Wire sizes as fine as 0.013 centimeters in diameter and as coarse as 0.030 centimeters in diameter have been satisfactorily molded. In the molded and sintered fiber metal aggregate, the metal fibers are completely interconnected. The pore
shapes as may be seen from FIG. 4, which is a magnification of a portion of a sintered-molded fiber metal aggregate, cannot be described in any simple geometric shape. The largest principal dimension of the pores is approximately equal to the wire
diameter when the void content is about 50 percent. However, pressing or molding to higher densities would lead to more constricted pore sizes.
Wire is cut to lengths ranging from 1.3 to 3.8 centimeters. The longer the wire, the more difficult it is to feed into dies. On the other hand, long wire lengths give more interlock and better molded strengths.
Turning now to FIG. 2, a graphical representation of a reversible (elastic) stress strain cycle is shown for Co-Cr-W alloy wire of 0.023 centimeters in diameter, molded to 50 percent porosity and sintered at 1240.degree. C for 3 hours. Before
testing and obtaining the data for FIG. 2, the sintered specimen was recompressed to a 7% reduction in height.
The elastic properties of Co-Cr-W alloy and other metal of the same class, such as stainless steel and titanium have elastic properties more like an elastomer than a metal. A sintered specimen shows a purely plastic strain range of about 3-10
percent on the application of very small loads. Thereafter, there is an elastic strain range of about 3 percent in which the modulus is a continuous function of strain (FIG. 2). For the strain range of about 1 percent, the modulus is about 10.sup.4
kg/cm2 for the sintered fiber metal structure.
The sintered porous fiber metal structure disclosed herein has an elastic modulus substantially less than the elastic modulus for porous metals produced by sintered powders. This enables the sintered porous fiber metal structure to be an
effective interface between bone tissue and a load-bearing prosthesis; and it further provides a very high compliance (large strains per unit applied stress), which is a safeguard against high localized stresses at the prothesis-tissue interface.

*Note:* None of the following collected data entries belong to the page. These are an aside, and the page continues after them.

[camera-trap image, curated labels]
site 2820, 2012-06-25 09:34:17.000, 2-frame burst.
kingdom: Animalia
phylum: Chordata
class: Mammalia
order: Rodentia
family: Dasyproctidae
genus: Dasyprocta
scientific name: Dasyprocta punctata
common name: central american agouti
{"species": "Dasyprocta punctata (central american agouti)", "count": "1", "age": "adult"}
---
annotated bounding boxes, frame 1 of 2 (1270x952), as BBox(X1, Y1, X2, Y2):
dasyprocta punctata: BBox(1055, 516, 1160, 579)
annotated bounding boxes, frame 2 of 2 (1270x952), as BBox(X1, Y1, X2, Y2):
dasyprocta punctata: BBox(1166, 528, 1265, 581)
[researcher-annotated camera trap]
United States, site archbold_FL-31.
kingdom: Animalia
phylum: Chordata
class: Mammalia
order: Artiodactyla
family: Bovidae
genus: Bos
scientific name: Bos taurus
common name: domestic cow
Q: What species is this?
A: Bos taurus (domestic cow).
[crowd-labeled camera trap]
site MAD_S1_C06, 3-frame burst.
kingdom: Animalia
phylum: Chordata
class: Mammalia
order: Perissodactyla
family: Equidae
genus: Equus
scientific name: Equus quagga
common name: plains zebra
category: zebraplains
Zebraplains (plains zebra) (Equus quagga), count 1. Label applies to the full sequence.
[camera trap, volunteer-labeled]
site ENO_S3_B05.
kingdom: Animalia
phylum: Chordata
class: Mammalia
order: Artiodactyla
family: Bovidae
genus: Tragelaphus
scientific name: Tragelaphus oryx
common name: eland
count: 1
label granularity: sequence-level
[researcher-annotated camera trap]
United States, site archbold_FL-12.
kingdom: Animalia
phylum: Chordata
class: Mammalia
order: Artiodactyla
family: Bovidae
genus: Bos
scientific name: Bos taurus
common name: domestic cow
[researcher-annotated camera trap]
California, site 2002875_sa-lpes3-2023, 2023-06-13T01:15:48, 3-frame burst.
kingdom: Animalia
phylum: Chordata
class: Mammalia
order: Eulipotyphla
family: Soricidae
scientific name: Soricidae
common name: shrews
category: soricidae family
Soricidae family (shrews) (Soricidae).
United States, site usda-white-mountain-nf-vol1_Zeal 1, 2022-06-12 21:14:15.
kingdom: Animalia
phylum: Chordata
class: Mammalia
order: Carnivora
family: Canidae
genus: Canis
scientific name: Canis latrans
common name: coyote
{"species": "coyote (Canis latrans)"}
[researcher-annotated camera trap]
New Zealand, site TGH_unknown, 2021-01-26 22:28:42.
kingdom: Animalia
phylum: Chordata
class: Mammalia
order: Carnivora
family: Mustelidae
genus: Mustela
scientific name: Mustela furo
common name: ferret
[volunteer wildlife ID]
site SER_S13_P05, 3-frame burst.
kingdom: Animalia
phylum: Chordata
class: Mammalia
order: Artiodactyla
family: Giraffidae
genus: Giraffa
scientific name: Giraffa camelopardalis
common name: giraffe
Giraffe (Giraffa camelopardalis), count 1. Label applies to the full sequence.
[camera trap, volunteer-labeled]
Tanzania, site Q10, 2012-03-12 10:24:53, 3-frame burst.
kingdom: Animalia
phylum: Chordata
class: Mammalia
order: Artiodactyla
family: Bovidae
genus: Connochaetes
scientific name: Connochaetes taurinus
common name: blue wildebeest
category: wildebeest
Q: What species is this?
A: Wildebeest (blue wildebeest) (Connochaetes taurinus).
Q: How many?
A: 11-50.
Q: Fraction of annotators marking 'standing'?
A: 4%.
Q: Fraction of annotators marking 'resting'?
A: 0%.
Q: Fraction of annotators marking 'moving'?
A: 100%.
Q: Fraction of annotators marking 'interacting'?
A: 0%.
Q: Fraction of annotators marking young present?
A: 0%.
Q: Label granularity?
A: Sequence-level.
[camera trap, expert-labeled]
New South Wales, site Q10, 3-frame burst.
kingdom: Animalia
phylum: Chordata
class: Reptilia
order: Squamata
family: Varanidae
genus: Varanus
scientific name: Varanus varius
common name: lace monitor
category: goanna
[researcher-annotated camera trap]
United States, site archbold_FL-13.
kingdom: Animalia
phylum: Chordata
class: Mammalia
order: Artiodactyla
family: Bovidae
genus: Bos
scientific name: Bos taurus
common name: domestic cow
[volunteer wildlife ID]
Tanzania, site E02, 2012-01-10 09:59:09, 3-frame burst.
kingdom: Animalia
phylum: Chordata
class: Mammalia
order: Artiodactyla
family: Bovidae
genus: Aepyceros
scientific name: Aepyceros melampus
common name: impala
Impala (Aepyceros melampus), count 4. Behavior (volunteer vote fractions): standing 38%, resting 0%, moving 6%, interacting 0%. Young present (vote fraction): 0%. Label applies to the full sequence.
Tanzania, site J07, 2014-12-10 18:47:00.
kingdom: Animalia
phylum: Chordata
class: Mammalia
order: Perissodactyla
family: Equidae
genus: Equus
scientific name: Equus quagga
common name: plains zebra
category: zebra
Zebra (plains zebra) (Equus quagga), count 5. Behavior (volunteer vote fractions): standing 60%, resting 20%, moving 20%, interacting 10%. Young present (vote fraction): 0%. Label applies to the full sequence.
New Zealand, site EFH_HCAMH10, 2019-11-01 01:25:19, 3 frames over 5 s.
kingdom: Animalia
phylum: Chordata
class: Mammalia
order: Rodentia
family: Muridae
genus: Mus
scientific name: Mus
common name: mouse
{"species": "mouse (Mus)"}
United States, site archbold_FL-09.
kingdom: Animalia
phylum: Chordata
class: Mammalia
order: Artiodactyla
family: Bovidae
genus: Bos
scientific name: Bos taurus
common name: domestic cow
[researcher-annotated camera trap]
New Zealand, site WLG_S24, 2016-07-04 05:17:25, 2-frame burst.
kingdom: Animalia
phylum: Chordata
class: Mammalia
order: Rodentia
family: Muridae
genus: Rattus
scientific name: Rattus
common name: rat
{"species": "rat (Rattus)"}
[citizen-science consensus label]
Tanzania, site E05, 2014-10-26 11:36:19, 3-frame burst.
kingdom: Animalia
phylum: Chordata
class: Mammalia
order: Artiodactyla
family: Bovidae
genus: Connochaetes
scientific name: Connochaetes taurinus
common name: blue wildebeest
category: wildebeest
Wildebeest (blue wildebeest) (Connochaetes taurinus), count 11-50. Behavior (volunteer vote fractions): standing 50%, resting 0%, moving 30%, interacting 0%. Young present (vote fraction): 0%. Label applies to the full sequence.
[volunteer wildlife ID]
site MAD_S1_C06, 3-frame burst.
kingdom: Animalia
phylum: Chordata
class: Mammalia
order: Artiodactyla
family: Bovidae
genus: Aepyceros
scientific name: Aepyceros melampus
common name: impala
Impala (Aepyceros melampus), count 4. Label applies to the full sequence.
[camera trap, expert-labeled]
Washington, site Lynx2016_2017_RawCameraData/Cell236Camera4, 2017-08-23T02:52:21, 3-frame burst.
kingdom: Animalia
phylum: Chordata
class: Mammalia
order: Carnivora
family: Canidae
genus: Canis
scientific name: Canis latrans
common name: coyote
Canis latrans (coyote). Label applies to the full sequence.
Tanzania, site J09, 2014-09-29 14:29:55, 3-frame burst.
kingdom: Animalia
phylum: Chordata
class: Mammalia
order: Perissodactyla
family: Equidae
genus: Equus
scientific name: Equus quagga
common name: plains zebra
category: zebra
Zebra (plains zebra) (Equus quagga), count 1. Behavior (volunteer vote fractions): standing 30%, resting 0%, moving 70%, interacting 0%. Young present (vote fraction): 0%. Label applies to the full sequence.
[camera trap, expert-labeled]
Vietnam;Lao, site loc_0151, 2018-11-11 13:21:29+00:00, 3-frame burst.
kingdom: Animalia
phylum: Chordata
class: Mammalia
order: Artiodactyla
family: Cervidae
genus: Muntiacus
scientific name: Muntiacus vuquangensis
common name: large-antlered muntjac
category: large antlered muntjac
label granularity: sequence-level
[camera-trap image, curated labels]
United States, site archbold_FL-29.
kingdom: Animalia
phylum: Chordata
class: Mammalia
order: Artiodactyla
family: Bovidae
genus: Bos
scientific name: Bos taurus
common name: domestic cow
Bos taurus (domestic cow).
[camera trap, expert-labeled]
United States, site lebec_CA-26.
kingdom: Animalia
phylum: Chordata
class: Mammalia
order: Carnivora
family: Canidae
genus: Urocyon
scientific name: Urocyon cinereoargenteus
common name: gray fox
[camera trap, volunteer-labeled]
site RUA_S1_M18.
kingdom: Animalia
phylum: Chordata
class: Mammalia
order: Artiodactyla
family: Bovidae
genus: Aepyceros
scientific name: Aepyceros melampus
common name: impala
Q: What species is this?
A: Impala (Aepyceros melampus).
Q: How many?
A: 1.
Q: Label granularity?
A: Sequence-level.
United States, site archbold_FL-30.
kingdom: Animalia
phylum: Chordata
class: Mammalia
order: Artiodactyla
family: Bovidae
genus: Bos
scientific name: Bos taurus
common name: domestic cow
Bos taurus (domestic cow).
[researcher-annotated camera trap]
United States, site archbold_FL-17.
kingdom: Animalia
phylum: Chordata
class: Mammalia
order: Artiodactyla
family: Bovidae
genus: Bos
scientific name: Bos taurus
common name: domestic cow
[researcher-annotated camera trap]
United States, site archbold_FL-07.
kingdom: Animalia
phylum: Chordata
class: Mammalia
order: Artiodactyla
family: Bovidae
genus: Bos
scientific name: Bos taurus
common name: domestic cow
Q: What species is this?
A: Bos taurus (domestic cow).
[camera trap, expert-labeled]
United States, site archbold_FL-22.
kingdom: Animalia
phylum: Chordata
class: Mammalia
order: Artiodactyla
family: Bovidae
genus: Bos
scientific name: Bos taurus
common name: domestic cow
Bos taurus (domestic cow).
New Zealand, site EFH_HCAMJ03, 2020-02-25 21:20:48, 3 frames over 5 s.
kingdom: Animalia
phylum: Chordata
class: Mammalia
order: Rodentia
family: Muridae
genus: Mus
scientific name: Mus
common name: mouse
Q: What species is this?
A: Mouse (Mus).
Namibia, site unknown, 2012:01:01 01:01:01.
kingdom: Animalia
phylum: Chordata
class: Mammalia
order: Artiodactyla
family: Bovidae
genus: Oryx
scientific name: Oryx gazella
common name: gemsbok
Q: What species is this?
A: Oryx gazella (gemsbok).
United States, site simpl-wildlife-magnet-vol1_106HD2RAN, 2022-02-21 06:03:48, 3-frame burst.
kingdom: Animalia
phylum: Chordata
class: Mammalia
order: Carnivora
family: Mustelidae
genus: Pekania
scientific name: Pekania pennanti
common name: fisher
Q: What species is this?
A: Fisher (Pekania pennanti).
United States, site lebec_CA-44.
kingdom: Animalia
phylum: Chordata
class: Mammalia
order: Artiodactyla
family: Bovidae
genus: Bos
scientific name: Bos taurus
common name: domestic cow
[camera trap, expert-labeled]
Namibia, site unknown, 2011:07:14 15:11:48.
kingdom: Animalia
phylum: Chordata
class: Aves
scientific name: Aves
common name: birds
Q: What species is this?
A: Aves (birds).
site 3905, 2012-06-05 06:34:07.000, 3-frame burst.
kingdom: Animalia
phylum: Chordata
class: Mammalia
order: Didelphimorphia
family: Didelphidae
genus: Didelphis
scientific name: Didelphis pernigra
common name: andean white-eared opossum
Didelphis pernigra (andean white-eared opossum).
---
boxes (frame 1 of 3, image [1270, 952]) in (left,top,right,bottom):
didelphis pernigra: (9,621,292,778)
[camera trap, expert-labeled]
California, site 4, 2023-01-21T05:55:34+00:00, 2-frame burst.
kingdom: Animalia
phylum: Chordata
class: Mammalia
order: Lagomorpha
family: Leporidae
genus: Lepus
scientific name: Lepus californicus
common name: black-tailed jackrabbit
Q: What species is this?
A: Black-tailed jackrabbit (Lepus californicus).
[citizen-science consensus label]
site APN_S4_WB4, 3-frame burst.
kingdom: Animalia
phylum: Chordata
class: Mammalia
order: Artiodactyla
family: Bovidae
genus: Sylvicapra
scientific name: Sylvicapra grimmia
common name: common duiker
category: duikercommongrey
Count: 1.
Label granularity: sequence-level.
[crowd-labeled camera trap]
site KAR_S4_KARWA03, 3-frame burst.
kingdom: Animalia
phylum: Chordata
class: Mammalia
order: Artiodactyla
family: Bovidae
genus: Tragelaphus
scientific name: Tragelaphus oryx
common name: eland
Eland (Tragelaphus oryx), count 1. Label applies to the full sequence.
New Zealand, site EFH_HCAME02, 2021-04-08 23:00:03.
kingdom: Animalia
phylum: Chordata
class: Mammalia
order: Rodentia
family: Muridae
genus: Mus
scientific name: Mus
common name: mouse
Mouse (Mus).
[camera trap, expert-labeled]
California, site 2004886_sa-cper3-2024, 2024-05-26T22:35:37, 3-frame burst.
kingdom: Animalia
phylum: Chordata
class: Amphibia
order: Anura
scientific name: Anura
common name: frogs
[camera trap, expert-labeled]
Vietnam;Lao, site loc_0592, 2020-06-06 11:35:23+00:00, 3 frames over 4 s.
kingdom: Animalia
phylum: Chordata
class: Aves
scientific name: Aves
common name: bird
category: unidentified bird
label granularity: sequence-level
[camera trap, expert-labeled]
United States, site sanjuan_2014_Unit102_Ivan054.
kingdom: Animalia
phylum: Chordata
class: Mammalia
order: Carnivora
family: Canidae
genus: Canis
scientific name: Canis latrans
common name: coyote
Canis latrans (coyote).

By repressing procedures the external dimensions of prostheses may be precisely regulated to the excavation so that a zero clearance fit exists. The zero clearance fit is vital to the clinical success of fixation by bone and soft tissue. In the
absence of a zero clearance fit, the prothesis is isolated by fibrous or non-functional tissue. For a tooth root prosthesis this leads to loosening. Other porous materials cannot easily be sized to precise dimensions.
The foregoing specification and description are intended as illustrative of the invention, the scope of which is defined in the following claims.